Hegel H120: Klangtest & Vergleiche
Da der Hegel H120 in der Praxis wohl vor allem als Streaming-Verstärker, zumindest aber als Verstärker mit DAC genutzt werden dürfte, findet auch das Gros der Hörvergleiche in diesen Modi statt – mit einem kurzen Quervergleich zu den analogen Eingängen.
Der Hegelsche Philosophie-Ansatz eines auf objektiver Analyse basierenden Weltverständnisses beschreibt auch recht gut, wie der Hegel H120 sich der Präsentation der Musik widmet: Detailreich, frisch und dynamisch gibt sich der Norweger, klanglicher Euphemismus ist ihm dagegen eher fremd. Wem es primär um feinduftig texturierte, luftig schwebende Obertonwolken und/oder einen satt aufgetragenen Klangfarbenpinselstrich mit kräftigem Grundtonfundament geht, wird den Norweger eher nüchtern finden.
Auf der Bühne
Die räumliche Darstellung des Hegel H120 lässt sich kaum bekritteln. So trennt der norwegische Vollverstärker die Sänger und Sängerinnen das Westminster Choirs in R. Vaughan Williams‘ „Antiphon“ vom Chesky-Album Like as a Hart: Psalms & Spiritual Songs (auf Amazon anhören) geflissentlich voneinander und ordnet sie auf der Bühne fest ihren Plätzen zu.

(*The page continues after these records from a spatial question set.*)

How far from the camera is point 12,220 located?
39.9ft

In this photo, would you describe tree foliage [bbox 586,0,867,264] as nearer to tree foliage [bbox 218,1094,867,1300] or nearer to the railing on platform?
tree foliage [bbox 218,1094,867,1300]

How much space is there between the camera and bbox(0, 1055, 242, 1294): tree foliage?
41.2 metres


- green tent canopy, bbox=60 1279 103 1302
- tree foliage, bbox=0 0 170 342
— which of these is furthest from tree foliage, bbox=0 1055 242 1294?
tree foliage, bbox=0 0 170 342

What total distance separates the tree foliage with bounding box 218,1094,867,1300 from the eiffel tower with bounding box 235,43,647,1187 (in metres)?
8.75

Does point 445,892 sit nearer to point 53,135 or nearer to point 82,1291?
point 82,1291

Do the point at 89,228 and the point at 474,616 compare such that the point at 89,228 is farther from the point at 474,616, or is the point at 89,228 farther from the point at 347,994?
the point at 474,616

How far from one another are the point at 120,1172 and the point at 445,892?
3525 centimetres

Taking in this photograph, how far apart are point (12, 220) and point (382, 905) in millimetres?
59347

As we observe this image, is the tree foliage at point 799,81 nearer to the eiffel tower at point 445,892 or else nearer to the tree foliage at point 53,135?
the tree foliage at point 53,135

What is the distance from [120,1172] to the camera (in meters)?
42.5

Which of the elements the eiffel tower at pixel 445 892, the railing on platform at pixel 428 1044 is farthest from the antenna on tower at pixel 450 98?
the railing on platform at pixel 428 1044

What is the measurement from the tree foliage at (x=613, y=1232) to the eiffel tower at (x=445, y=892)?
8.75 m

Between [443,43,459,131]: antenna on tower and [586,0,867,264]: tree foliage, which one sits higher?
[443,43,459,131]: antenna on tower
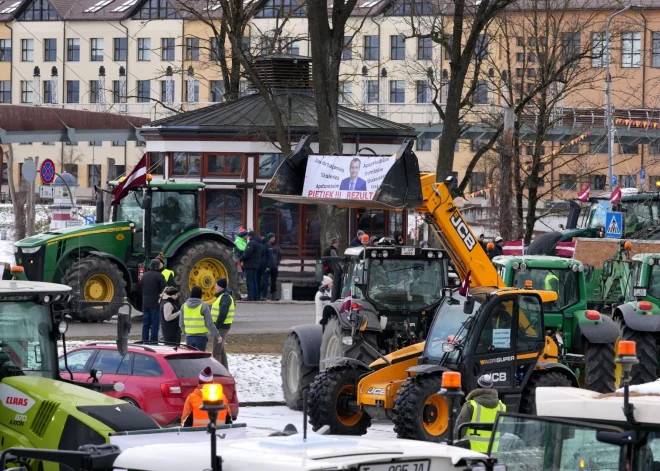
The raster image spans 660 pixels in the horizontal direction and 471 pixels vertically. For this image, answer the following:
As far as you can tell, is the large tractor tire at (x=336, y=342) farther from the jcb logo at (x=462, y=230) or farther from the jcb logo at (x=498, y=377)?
the jcb logo at (x=498, y=377)

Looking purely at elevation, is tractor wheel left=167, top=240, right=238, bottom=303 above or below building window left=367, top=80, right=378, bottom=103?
below

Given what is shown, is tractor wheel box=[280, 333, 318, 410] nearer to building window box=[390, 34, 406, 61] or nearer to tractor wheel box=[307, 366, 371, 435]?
tractor wheel box=[307, 366, 371, 435]

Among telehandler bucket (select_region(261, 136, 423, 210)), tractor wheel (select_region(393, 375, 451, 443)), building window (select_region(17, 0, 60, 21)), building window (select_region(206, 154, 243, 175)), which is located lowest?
tractor wheel (select_region(393, 375, 451, 443))

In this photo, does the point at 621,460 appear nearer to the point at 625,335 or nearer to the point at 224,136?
the point at 625,335

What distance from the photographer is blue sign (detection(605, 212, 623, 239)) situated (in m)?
29.4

Auch die Abstands- und Größenbeziehungen von Instrumenten stellt er realistisch dar – gemeinhin eine Königsdisziplin für Verstärker. Dabei legt der Hegel H120 größeren Wert auf die hochpräzise Abbildung als auf eine ausufernde räumliche Darstellung oder raumgreifende Tiefe. Klar, es geht bei Bedarf schon mal seitlich über die Lautsprecher hinaus und auch hinter die Lautsprecherebene pinselt der H120 seine Klanggemälde ab und an – doch meist passiert die Bühnenaufführung auf oder knapp vor der Lautsprecherebene.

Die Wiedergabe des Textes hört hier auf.